Here are seven activities you can do to touch nature regularly:
1. Mindful Observation
Sit on a bench or somewhere that you can be still for some time. Then, just watch your surroundings. Listen to the sounds and tune into the smells around you. Experience it all. You don’t need to analyze or think about anything. Just be in the moment, a living part of the habitat. Breath deeply and feel.
At first, this will be extremely difficult. You may be able to mindfully observe your surroundings for only a few moments before reaching for your phone, wanting to take a picture, or otherwise disengage from the situation. Keep practicing and soon you’ll be focusing for 5, 10, 20, even 30-minutes at a time, just you and the nature surrounding you.

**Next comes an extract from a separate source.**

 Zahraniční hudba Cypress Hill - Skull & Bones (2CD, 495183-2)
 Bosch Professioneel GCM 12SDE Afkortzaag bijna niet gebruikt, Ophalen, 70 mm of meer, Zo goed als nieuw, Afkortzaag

As I was sitting on a bench one afternoon, three lizards, a large spider, a centipede, and five different kinds of birds all stopped by to visit. These are things I never would have experienced if I’d had my face in my phone or been walking. Sitting still and letting nature come to you will reveal pleasant surprises.
2. Blind Emersion
For this exercise, close your eyes and let your other senses guide your experience. What do you hear? Is it approaching or receding? Which way is the wind blowing? How does the air smell? Touch the ground and just experience it, don’t label it. Just feel. This heightening of the senses brings me back to simpler days of playing in the park and letting my imagination run free. I hope it does the same for you.

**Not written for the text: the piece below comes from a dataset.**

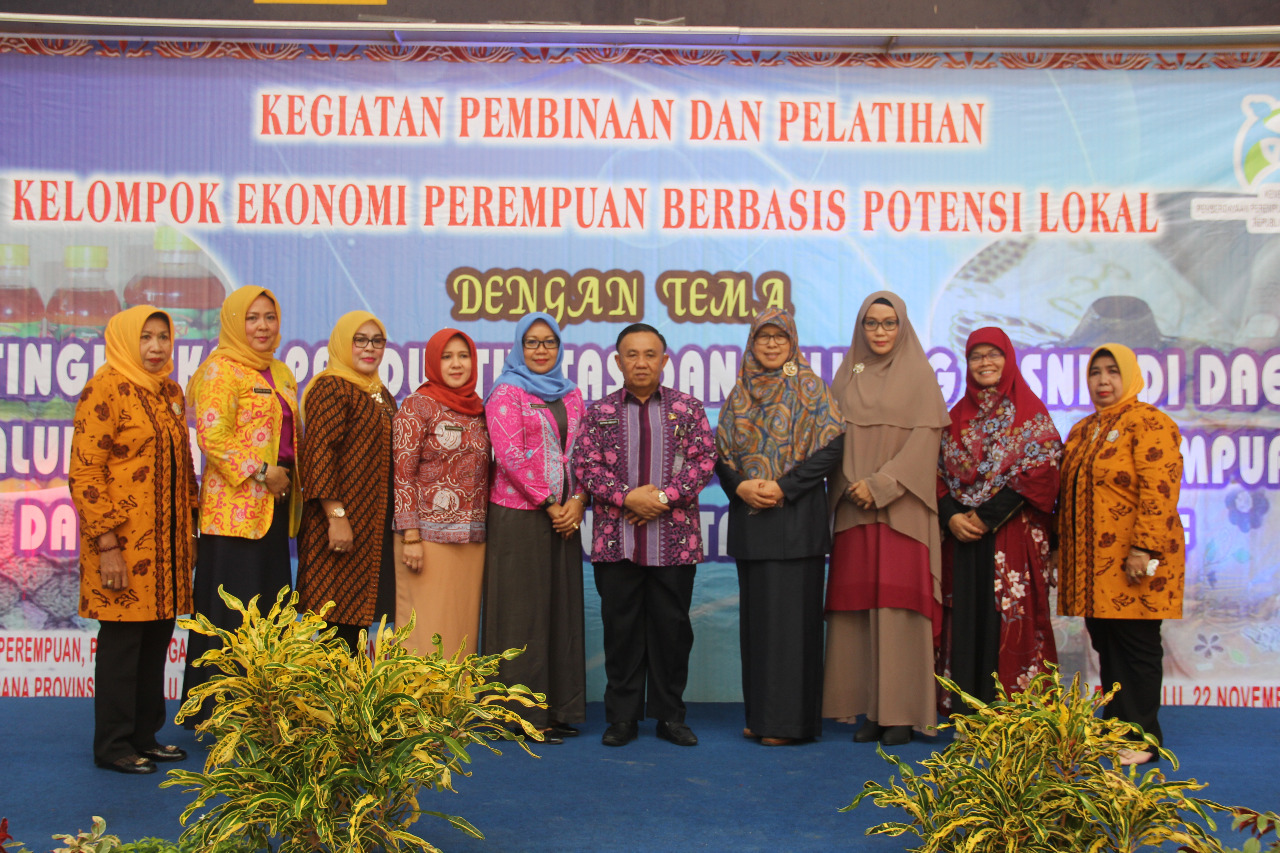 Pemerintahan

3. Forest Bathing (Shinrin-Yoku)
In this Japanese practice, all you need to do is take a walk in nature and immerse yourself in the environment. Notice the terrain, plants, and wildlife you encounter as you walk. As above, soon you’ll have a sense that you’re connected to the environment surrounding you. That feeling provides both power and serenity.
4. Explore A New Natural Area Near You
If you are well acquainted with one park or natural area near you, look for another one that is close by. Set a date and time to explore this new area. That can make it feel like you’re going on a new adventure. What’s even better, if you have a friend that also likes being out in nature arrange to meet them there. Then you can enjoy the outdoors together. This is a great opportunity to strengthen your bond.

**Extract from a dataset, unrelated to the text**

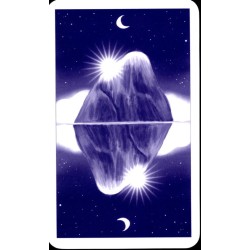 Tarot The One World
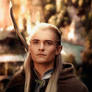 Legolas Greenleaf (Orlando Bloom) LOTR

Regardless of your artistic ability, sketching requires you to really observe your subject to capture its essence on paper. Whether you sketch the landscape, or the grass under your feet. Drawing your experience will help you to connect to nature t and experience a personal relationship with it.
6. Journal about your outdoor experiences
If you don’t like sketching, you can also do a bulleted journal about what you’re observing in your outdoor environment. How do you feel when you’re outside? What animals, insects, plants are you seeing? Are you seeing any people regularly? You may be inspired to write poetry or explore other creative outlets while you’re in nature too. Many of the greatest poets, writers and musical artists throughout history were inspired by nature.
7. Observation Over Time
If you visit the same spot on a regular basis, you’ll begin to recognize subtle changes. Noticing the differences from month to month and season to season is an experience you’ll carry with you. That recognizable ambiance is something that you can recall through meditation whenever you need mental or emotional realignment.
Tying it all together
Touching nature will increase your peace of mind, and it only takes a few minutes a day to engage with your surroundings. Whether you head to nearby open spaces or out to your own backyard, taking some time to connect with nature will help you to understand yourself and your environment in ways that are engaging and empowering.